Sobre o casarão, aliás, consta também que, em uma reforma feita nos anos 50 do século passado, foi encontrado em suas paredes um esqueleto feminino. O acontecimento, lido por mim nos jornais da época, no Arquivo Público Jordão Emerenciano, suscitou-me a lembrança do romance “A Emparedada da Rua Nova”, do escritor pernambucano Carneiro Vilela. Talvez fosse um hábito social, nos séculos anteriores, sepultar em casa os restos mortais dos entes queridos.

Hoje, o imóvel é tombado e continua de pé, mesmo com a construção de dois espigões residenciais em seu terreno para abrigar os recifenses trazidos pela modernidade. Enfim, a cidade cresceu e evoluiu.

Talvez por isso, também, mantenho até hoje um carinho especial pelo bairro da Boa Vista. Lá, durante muitos anos, os meus ancestrais maternos fizeram morada. Por lá ainda vive uma tia minha octogenária, a última das moicanas a resistir à vida e ao tempo.

Nos anos 60, a minha avó materna foi morar na Ilha do Leite, que em nada se comparava ao que é hoje. Saía com meus primos a passear de bicicleta pelos sítios ainda existentes, repletos de árvores frutíferas e de alguns currais com vacas leiteiras. Fica difícil de imaginar isso por ali hoje em dia.



Mas para o menino que fui, interessava mesmo era o coração nervoso da cidade, na época, constituído pelas avenidas Guararapes e Conde da Boa Vista. Fico impressionado como essa parte da cidade estagnou do ponto de vista da construção de novos prédios e como decaiu do ponto de vista do interesse das administrações públicas e da iniciativa privada. Literalmente, essa parte da cidade foi abandonada e entregue à própria sorte. Numa evolução cruel e inexplicável, a cidade expandiu-se para outros lados, acabando com o glamour e o charme ali existentes.

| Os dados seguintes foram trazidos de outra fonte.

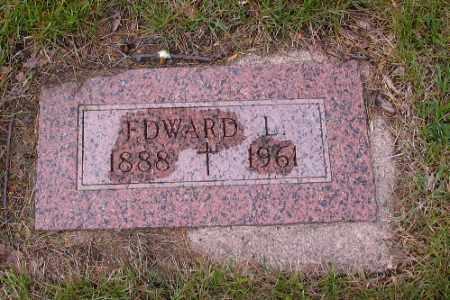 GALLAGHER, EDWARD L. - Cass County, North Dakota | EDWARD L. GALLAGHER - North Dakota Gravestone Photos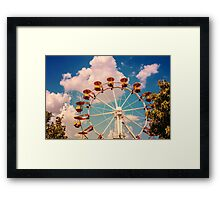 Ferris Wheel In Fun Park On Blue Sky Framed Print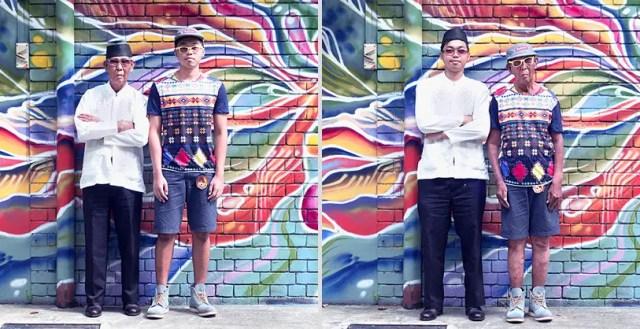 Generaties wisselen van kleding
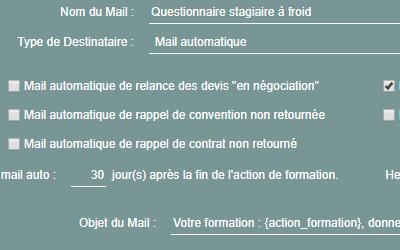 mails automatiques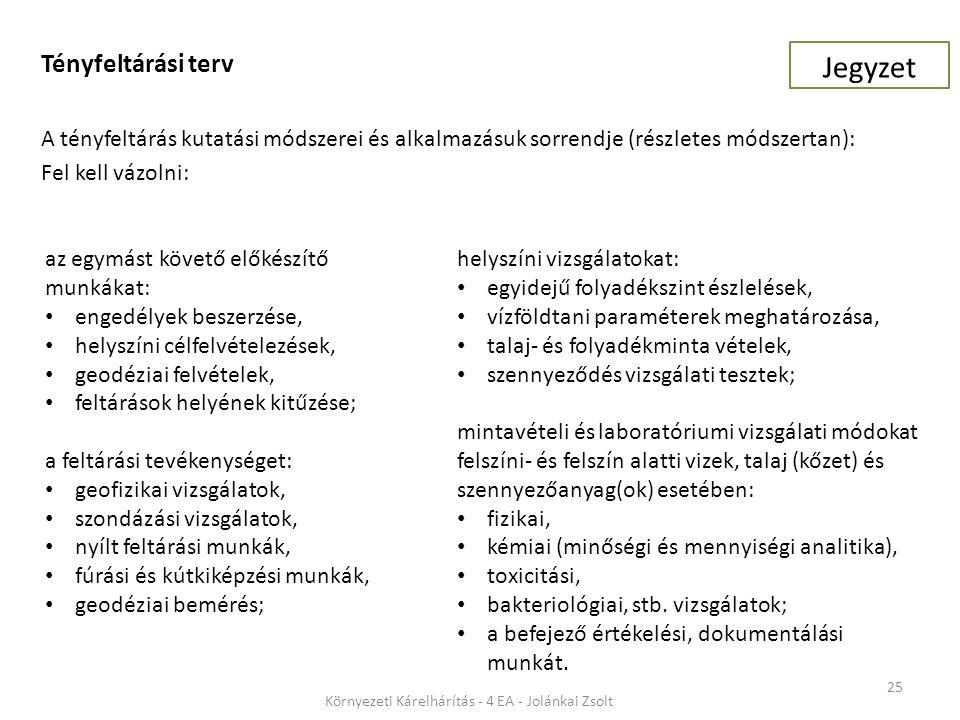 25 Környezeti Kárelhárítás - 4 EA - Jolánkai Zsolt Tényfeltárási terv A tényfeltárás kutatási módszerei és alkalmazásuk sorrendje (részletes módszertan): Fel kell vázolni: helyszíni vizsgálatokat: egyidejű folyadékszint észlelések, vízföldtani paraméterek meghatározása, talaj- és folyadékminta vételek, szennyeződés vizsgálati tesztek; mintavételi és laboratóriumi vizsgálati módokat felszíni- és felszín alatti vizek, talaj (kőzet) és szennyezőanyag(ok) esetében: fizikai, kémiai (minőségi és mennyiségi analitika), toxicitási, bakteriológiai, stb.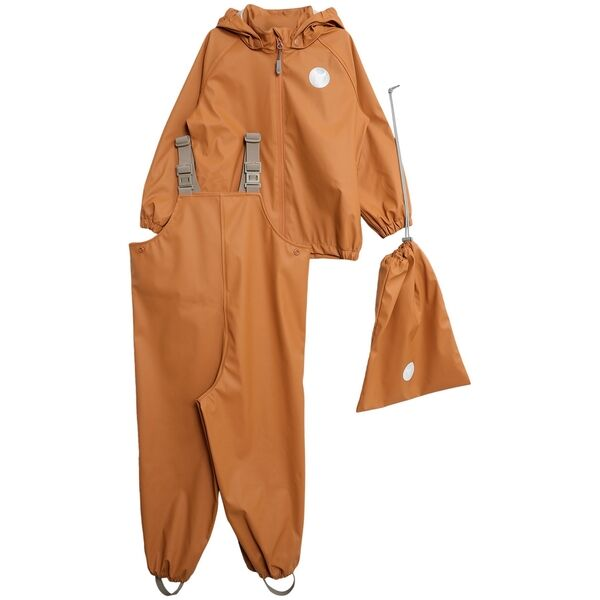 wheat-rainwear-charlie-golden-camel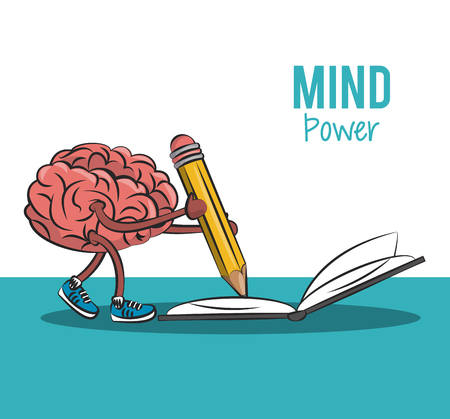 Brain cartoong writing on book with pencil vector illustration graphic design
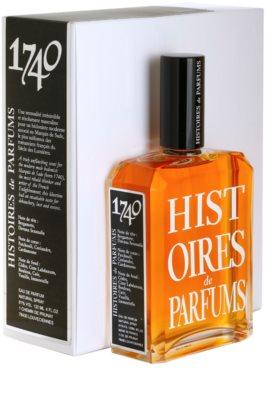 Histoires De Parfums 1740 Eau de Parfum für Herren 2
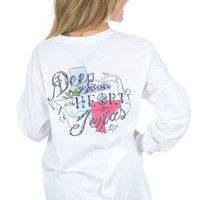 Lauren James Heart of Texas Long Sleeve Tee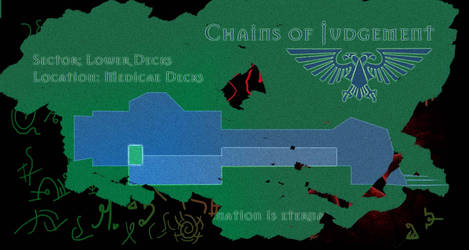 Broken Chains Deck Plans 4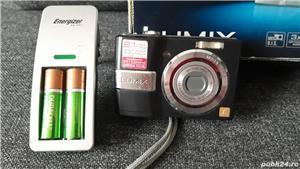 Aparat foto Panasonic Lumix S80 - imagine 1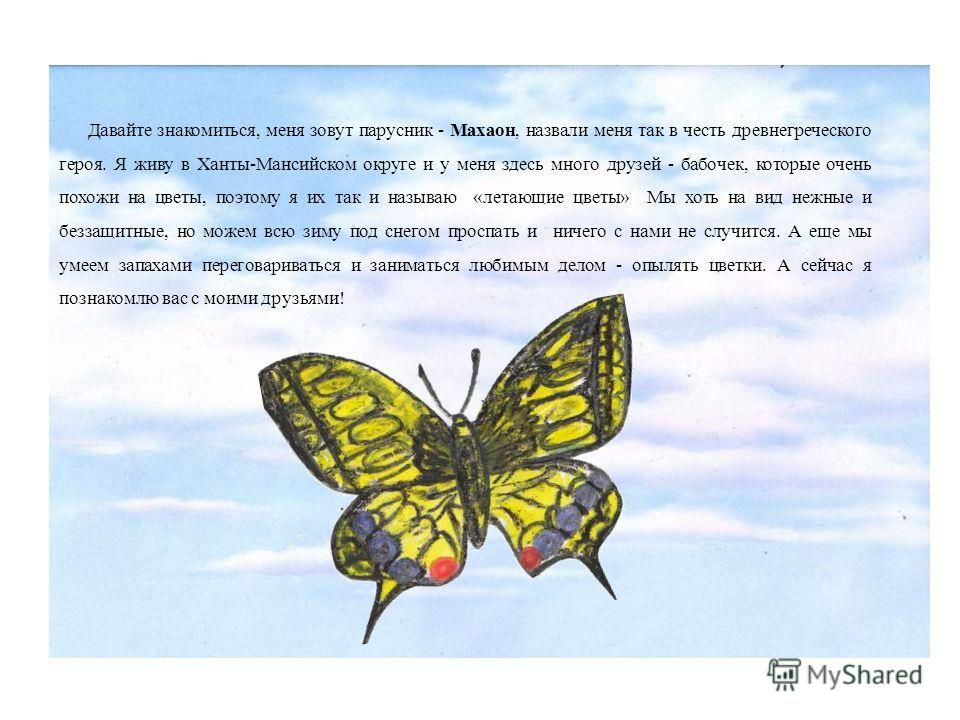 Давайте знакомиться, меня зовут парусник - Махаон, назвали меня так в честь древнегреческого героя. Я живу в Ханты-Мансийском округе и у меня здесь много друзей - бабочек, которые очень похожи на цветы, поэтому я их так и называю «летающие цветы» Мы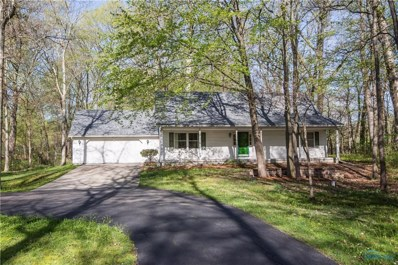 4010 Eber Road, Monclova, OH 43542 - MLS#: 6024860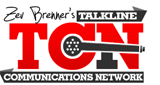 Talkline Communication Radio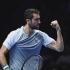Djokovic şi-a asigurat prezenţa în semifinalele Turneului Campionilor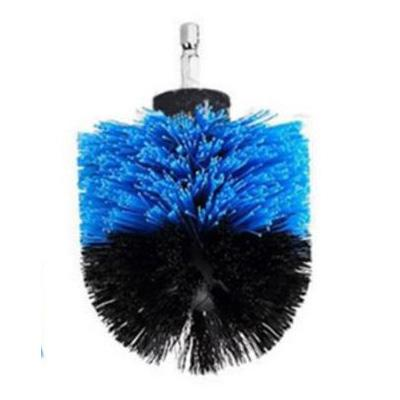 Power Scrubber Drill Brush Kit Urban Pronto Blue 3.5 inch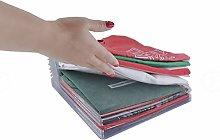 Nifogo Clothes Folder, T Shirt Organiser, Clothes
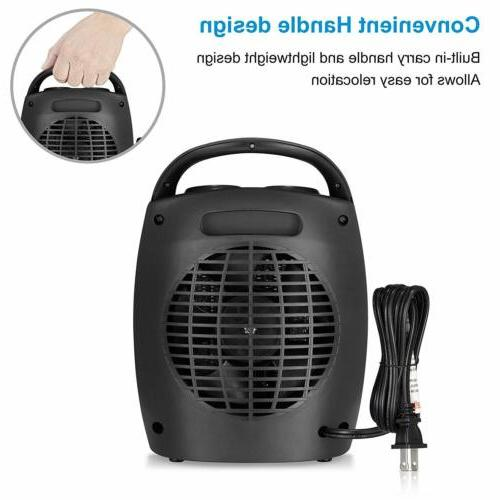 HOME_CHOICE Small Ceramic Space Heater Quiet Portable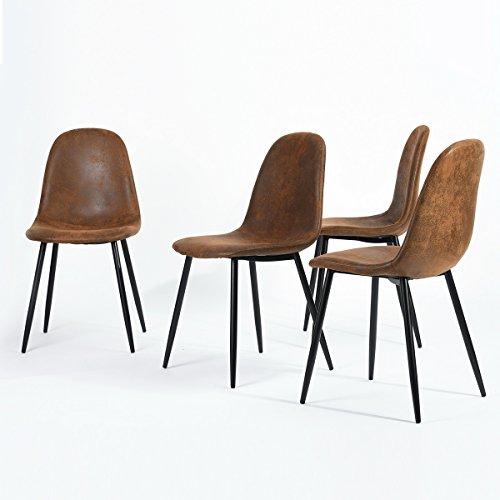 n.b.f–Juego de 4sillas Scandinaves marrón comedor sillas de cocina Vintage en suede piel marrón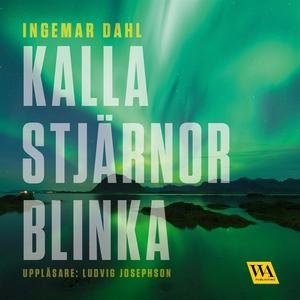 Kalla stjärnor blinka (ljudbok) av Ingemar Dahl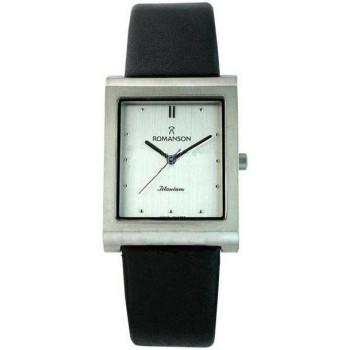 Часы Romanson DL0581SMWH WHITE Уценка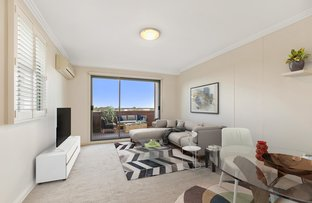 Picture of 34/524-542 Pacific Highway, Chatswood NSW 2067
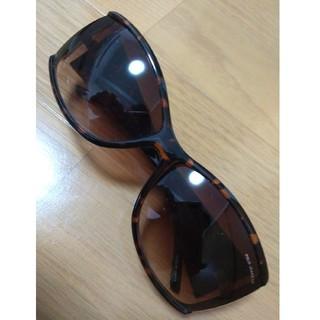 ポロラルフローレン(POLO RALPH LAUREN)のサングラス Polo Ralph Lauren(サングラス/メガネ)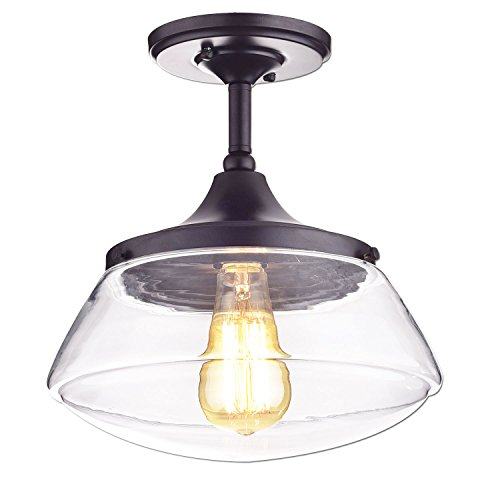 CLAXY-Ecopower-Vintage-Metal-Glass-Ceiling-Light-1-lights-Pendant-Lighting-Chandelier-0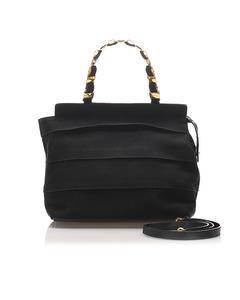 Ferragamo Tiered Grosgrain Chain Tote Bag Black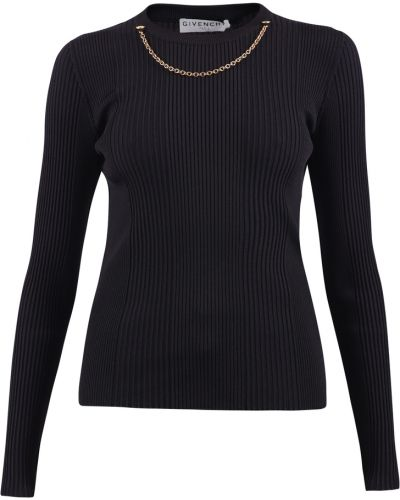 Sweter Givenchy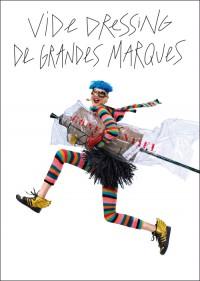Vide Dressing Grandes Marques Galeries Lafayette Montparnasse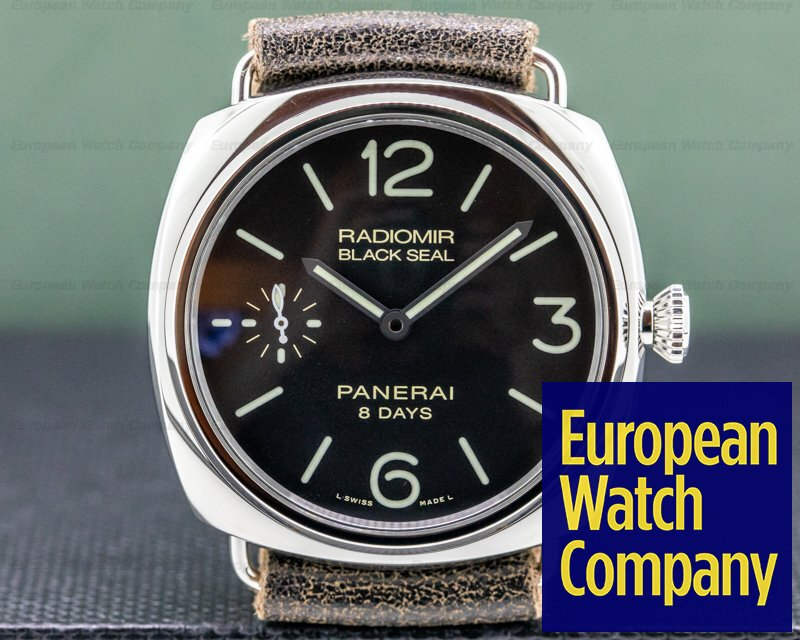 Panerai PAM00609 Radiomir Black Seal 8 Days Manual Wind Stainless Steel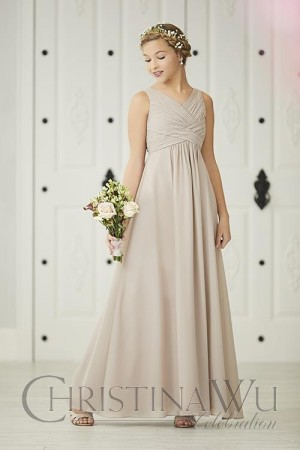 7cf7a96476c3 Junior Bridesmaid Dresses in Youthful Styles and Charming Colors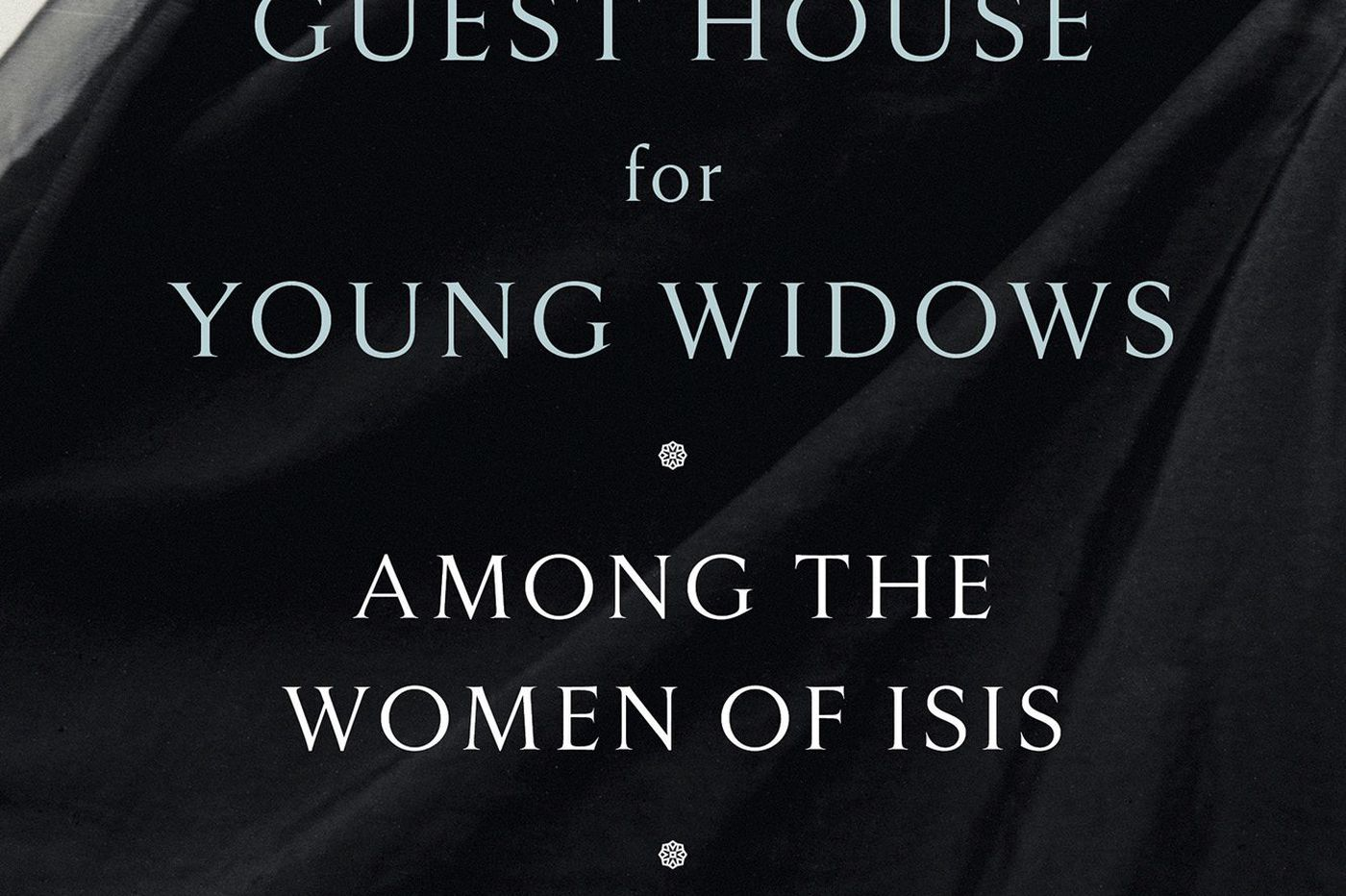 How supposedly smart young girls ended up as women of ISIS | Book review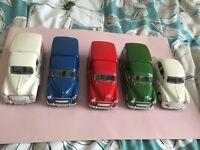 Saico 1:32 collectable classic Diecast Morris vans model vintage die cast joblot not Lledo corgi
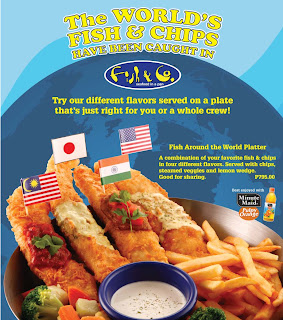 Fosh & Co's The World's Fish and Chips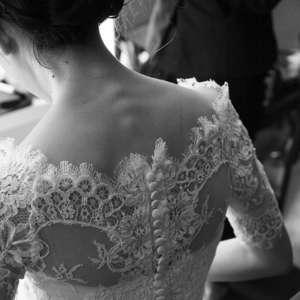 大人婚プラン ~貴女のドレス姿を待っている人が居ます~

Os que, como eu, já superaram a barreira da idade da razão, com certeza, lembram-se dos passeios nas calçadas à margem do rio Capibaribe, à noite, chamados romanticamente de “quem me quer”. Ou das vitrines fartamente iluminadas das ruas Nova e Imperatriz, hoje ocupadas por desocupados, moradores de rua, sem tetos e fumadores de craque. Tornaram-se ruas assustadoras e temerosas.

Mesmo sem a pretensão de alimentar saudosismos inúteis ou de querer negar a inevitabilidade do futuro, lembro com saudade daqueles tempos onde a cidade ainda nos parecia pequena e decente.